Excerpts from a spatial dataset:
* BEGIN *
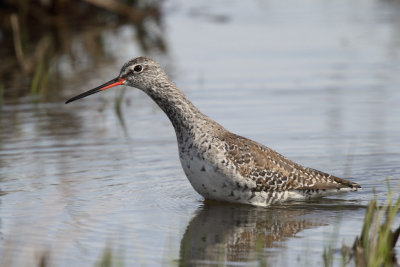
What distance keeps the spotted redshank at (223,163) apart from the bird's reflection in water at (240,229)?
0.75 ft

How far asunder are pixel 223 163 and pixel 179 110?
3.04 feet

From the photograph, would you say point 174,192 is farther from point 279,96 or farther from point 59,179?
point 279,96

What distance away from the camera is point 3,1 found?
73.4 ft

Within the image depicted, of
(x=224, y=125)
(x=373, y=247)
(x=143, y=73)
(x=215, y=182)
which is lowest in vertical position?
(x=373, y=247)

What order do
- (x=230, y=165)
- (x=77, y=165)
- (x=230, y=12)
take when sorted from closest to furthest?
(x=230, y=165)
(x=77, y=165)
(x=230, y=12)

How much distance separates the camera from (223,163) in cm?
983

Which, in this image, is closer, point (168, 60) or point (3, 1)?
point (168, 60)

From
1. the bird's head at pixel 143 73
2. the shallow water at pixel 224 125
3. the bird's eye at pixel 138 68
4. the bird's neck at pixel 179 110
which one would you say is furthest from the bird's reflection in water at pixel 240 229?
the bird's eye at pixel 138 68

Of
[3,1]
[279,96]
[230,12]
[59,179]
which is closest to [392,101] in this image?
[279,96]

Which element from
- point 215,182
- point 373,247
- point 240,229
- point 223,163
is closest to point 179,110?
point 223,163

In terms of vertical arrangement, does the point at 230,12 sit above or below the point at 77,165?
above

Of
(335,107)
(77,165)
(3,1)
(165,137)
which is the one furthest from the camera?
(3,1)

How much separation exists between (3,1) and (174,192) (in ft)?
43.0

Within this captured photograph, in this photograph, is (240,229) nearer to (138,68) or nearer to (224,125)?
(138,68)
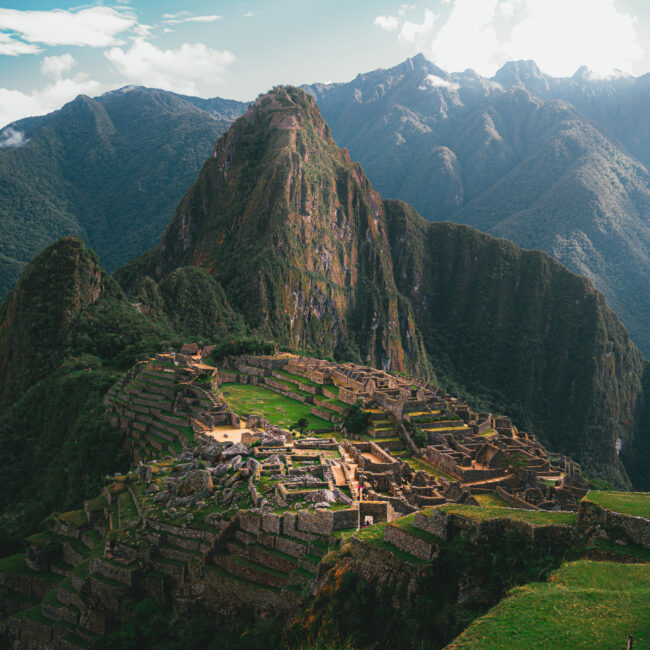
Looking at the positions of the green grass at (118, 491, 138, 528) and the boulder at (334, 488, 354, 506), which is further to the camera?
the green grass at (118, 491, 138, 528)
* END *
Set task
Please restate the material with "spotted redshank" replaced by "wading bird" and everything else unchanged. Leave the pictures out of the answer.

Result
What distance keeps the wading bird at (223,163) apart from the bird's reflection in water at (240,229)?
0.75 ft

How far asunder are pixel 223 163 and pixel 179 110?
3.04 feet

From the photograph, would you say point 174,192 is farther from point 279,96 or farther from point 59,179?
point 279,96

What distance away from the camera is point 3,1 found?
73.4 ft

Within the image depicted, of
(x=224, y=125)
(x=373, y=247)
(x=143, y=73)
(x=215, y=182)
which is lowest in vertical position?
(x=373, y=247)

What order do
- (x=230, y=165)
- (x=77, y=165)
- (x=230, y=12)
take when sorted from closest to furthest?
(x=230, y=165)
(x=77, y=165)
(x=230, y=12)

How much distance separates the camera from (223,163) in cm?
983

Which, in this image, is closer, point (168, 60) or point (3, 1)?
point (168, 60)

From
1. the bird's head at pixel 143 73
2. the shallow water at pixel 224 125
3. the bird's eye at pixel 138 68
4. the bird's neck at pixel 179 110
which one would you say is furthest from the bird's reflection in water at pixel 240 229?
the bird's eye at pixel 138 68

Of
[3,1]
[279,96]
[230,12]
[59,179]
which is closest to [392,101] in this image?
[279,96]

Which element from
- point 215,182
- point 373,247
- point 240,229
- point 223,163
is closest to point 179,110?
point 223,163

In terms of vertical arrangement, does the point at 230,12 sit above or below the point at 77,165?
above

Of
(335,107)
(77,165)
(3,1)
(165,137)
which is the one furthest from the camera?
(3,1)

How much separation exists between (3,1) and (174,192) (in ft)?
43.0

Within this captured photograph, in this photograph, is (240,229) nearer to (138,68) or nearer to (224,125)?
(138,68)
Looking at the positions of the green grass at (118, 491, 138, 528) and the boulder at (334, 488, 354, 506), which is further to the camera?
the green grass at (118, 491, 138, 528)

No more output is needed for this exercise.